#### [Tasks to perform]
**1)** In the insurance probability thread below, what share of customers is assumed to be medium risks?
**2)** Pick up the insurance probability thread below after its last line and keep writing it.

#### [Extract provided]
_ _ _ _ _

Question

An automobile insurance company divides customers into three categories, good risks, medium risks, and poor risks. Assume taht 70% of the customers are good risks, 20% are medium risks, and 10% are poor risks. Assume that during the course of a year, a good risk customer has probability 0.005 of filing an accident claim, a medium risk customer has a probability of 0.01, and a poor risk customer has probability 0.025. a customer is chosen at random.
a) What is the probability that the customer is a good risk and has filed a claim?
b) What is the probability that the customer has filed a claim?
c) Given that the customer has filed a claim, what is the probability that the customer is a good risk?

Answer 1

Answer:

a) the probability is P(G∩C) =0.0035 (0.35%)

b) the probability is P(C) =0.008 (0.8%)

c) the probability is P(G/C) = 0.4375 (43.75%)

Step-by-step explanation:

defining the event G= the customer is a good risk  , C= the customer fills a claim then using the theorem of Bayes for conditional probability

a) P(G∩C) = P(G)*P(C/G)

where

P(G∩C) = probability that the customer is a good risk and has filed a claim

P(C/G) = probability to fill a claim given that the customer is a good risk

replacing values

P(G∩C) = P(G)*P(C/G) = 0.70 * 0.005 = 0.0035 (0.35%)

_ _ _ _ _

#### [Given entries]
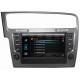 Ouchuangbo Car Stereo DVD GPS Navigation for Volkswagen Golf 7 2013 iPod Mp3 Media Player OCB-8012A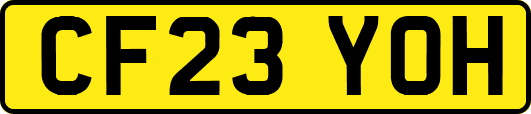 CF23YOH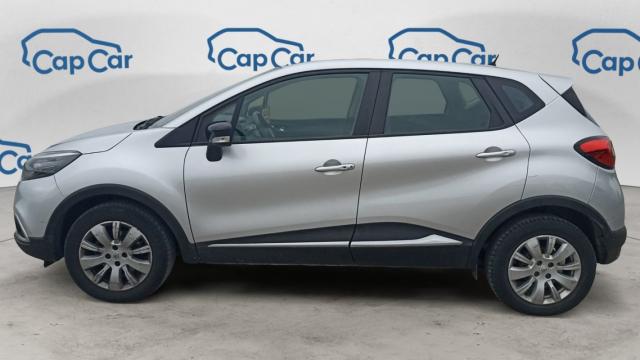 Renault Captur image 4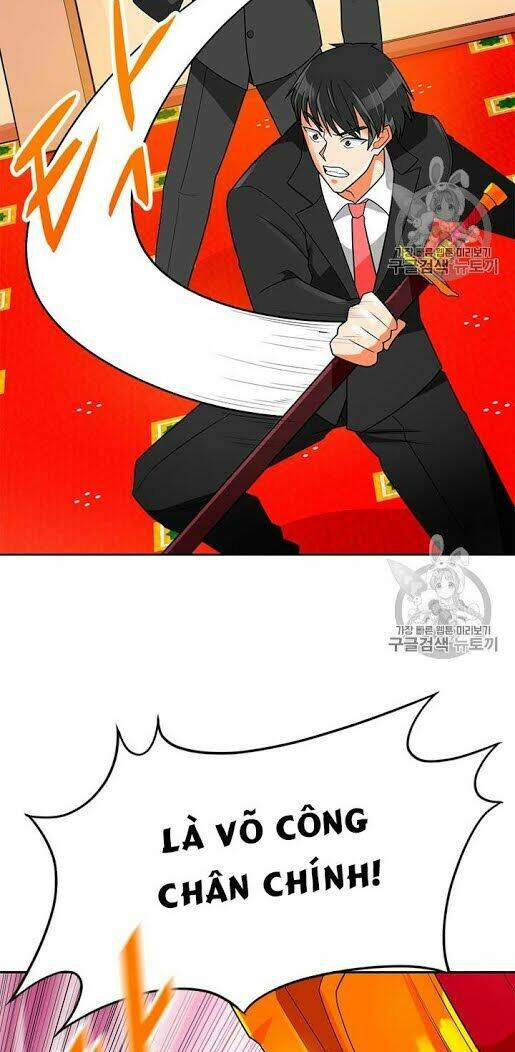 tôi tự động săn một mình chapter 73 93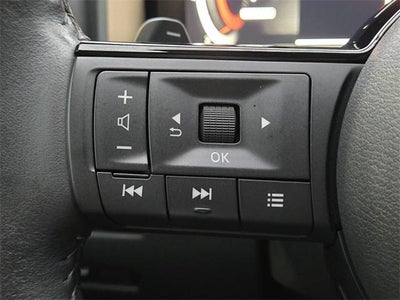 2024 Nissan Rogue FWD SL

_ _ _ _ _

#### [Response list]
**1)** 20%

**2)**
b) for P(C)

P(C) = probability that the customer is a good risk *  probability to fill a claim given that the customer is a good risk + probability that the customer is a medium risk *  probability to fill a claim given that the customer is a medium risk +probability that the customer is a low risk *  probability to fill a claim given that the customer is a low risk =  0.70 * 0.005 + 0.2* 0.01 + 0.1 * 0.025

= 0.008 (0.8%)

therefore

P(C) =0.008 (0.8%)

c) using the theorem of Bayes:

P(G/C) =  P(G∩C) / P(C)

P(C/G) = probability that the customer is a good risk given that the customer has filled a claim

replacing values

P(G/C) =  P(G∩C) / P(C) = 0.0035 /0.008 = 0.4375 (43.75%)